### [ACTION ITEM]
Copy the rows below word for word, starting at the row that contains "1973 Porsche 914 2.0L 18 thumbnail" and ending at the row that contains "all-star-soccer-with-color", with both of those rows included.

### [DATASET RECORDS]
○ ○ ○ ○ ○ ○ ○
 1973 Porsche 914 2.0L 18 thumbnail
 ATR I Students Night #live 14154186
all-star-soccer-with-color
○ ○ ○ ○ ○ ○ ○
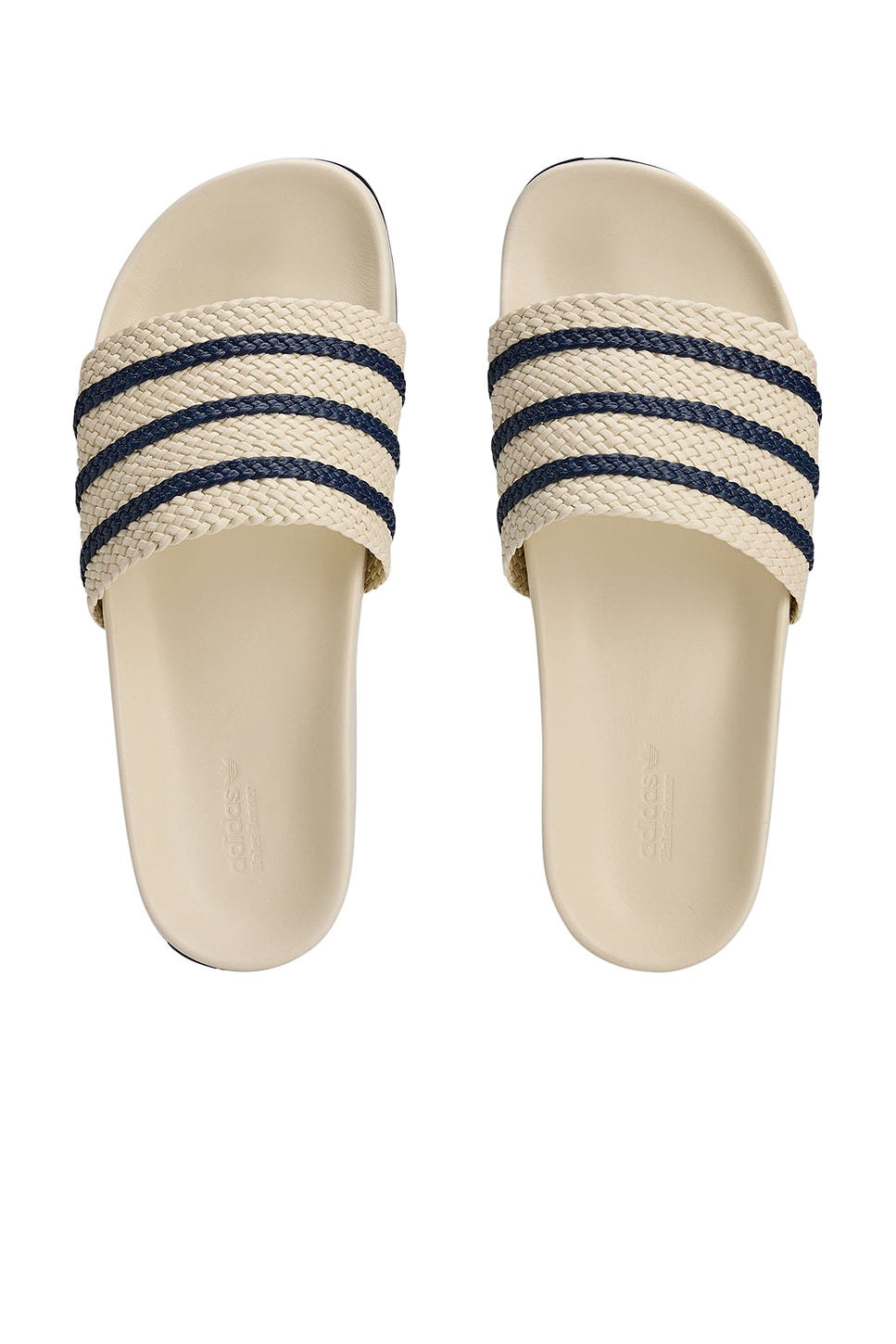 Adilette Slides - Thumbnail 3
○ ○ ○ ○ ○ ○ ○
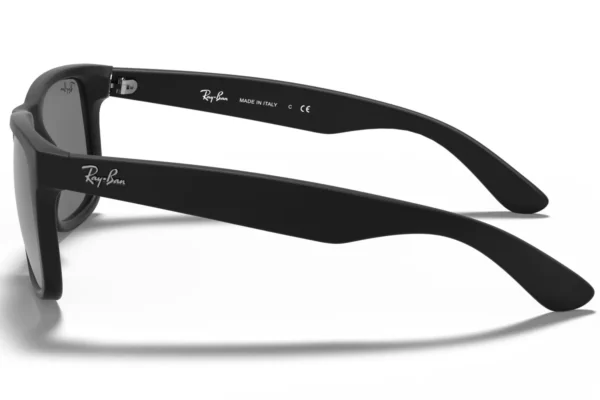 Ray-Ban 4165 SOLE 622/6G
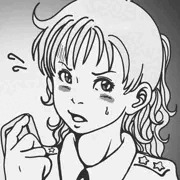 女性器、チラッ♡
○ ○ ○ ○ ○ ○ ○
### [EXERCISE SOLUTION]
 1973 Porsche 914 2.0L 18 thumbnail
 ATR I Students Night #live 14154186
all-star-soccer-with-color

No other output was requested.